- **DOCUMENT TEXT**:
Driven by an insatiable curiosity about movement and its creative potential, choreographer Wayne McGregor explores the creativity of dance through collaborations with science and technology. “I understand through the work that we’re doing how we might be able to use science to do something really interesting creatively,” he says.
For example, in the latest iteration of Autobiography, a personal choreography that weaves memoirs with data from McGregor’s own DNA, an artificial intelligence tool is trained on hundreds of hours of his choreographic archive and asked to develop new movements for the Company Wayne McGregor dancers to perform.
AI is also explored in A Body for Harnasie, a reimagining of the ballet score Harnasie by Karol Szymanowski, based on a Polish folk story. In it, recorded footage of McGregor’s dancers is blended with algorithmic manipulation to “bring an abstract nuance” to the film, says Cullen Williams, the artist collaborating on the project. This footage is then projected onto a kinetic sculpture, which rotates and changes shape amid the orchestra performing Szymanowski’s ballet score, under conductor Edward Gardner.
And in UniVerse, a narrative-led piece most recently performed at London’s Sadler’s Wells, McGregor uses dance to communicate a nuanced experience of the dangers of climate change and the potential to find solutions through science, technology and human ingenuity.

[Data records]
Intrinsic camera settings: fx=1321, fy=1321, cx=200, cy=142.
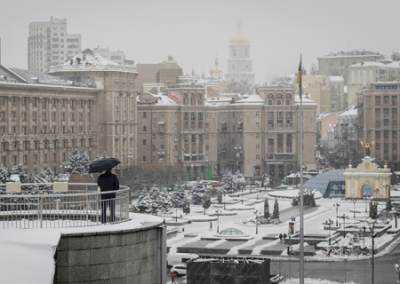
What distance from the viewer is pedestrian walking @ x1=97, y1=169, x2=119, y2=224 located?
66.7 feet

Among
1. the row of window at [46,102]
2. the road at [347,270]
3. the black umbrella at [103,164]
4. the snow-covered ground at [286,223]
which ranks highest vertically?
the row of window at [46,102]

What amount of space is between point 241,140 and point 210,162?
6.74m

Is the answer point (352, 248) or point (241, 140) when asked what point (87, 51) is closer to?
point (241, 140)

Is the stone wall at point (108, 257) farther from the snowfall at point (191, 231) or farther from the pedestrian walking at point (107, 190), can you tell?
the pedestrian walking at point (107, 190)

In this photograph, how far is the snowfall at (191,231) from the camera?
722 inches

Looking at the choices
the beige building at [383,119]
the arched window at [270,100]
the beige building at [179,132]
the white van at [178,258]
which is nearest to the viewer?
the white van at [178,258]

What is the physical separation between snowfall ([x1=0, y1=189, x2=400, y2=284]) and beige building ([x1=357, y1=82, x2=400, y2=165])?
3354 centimetres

- **TO DO**:
1 - Answer these questions using the article about Wayne McGregor:
(a) What is the artificial intelligence tool in Autobiography trained on?
(b) Who conducts the orchestra performing Szymanowski's ballet score?
(c) Where was UniVerse most recently performed?
2 - Quote the part of the article about Wayne McGregor that starts at "For example, in" and ends at "conductor Edward Gardner.".
The data records are separate material and have no connection to the text about Wayne McGregor.

- **WRITTEN ANSWERS**:
1 -
(a) Hundreds of hours of McGregor's choreographic archive
(b) Edward Gardner
(c) London's Sadler's Wells

2 -
For example, in the latest iteration of Autobiography, a personal choreography that weaves memoirs with data from McGregor’s own DNA, an artificial intelligence tool is trained on hundreds of hours of his choreographic archive and asked to develop new movements for the Company Wayne McGregor dancers to perform.
AI is also explored in A Body for Harnasie, a reimagining of the ballet score Harnasie by Karol Szymanowski, based on a Polish folk story. In it, recorded footage of McGregor’s dancers is blended with algorithmic manipulation to “bring an abstract nuance” to the film, says Cullen Williams, the artist collaborating on the project. This footage is then projected onto a kinetic sculpture, which rotates and changes shape amid the orchestra performing Szymanowski’s ballet score, under conductor Edward Gardner.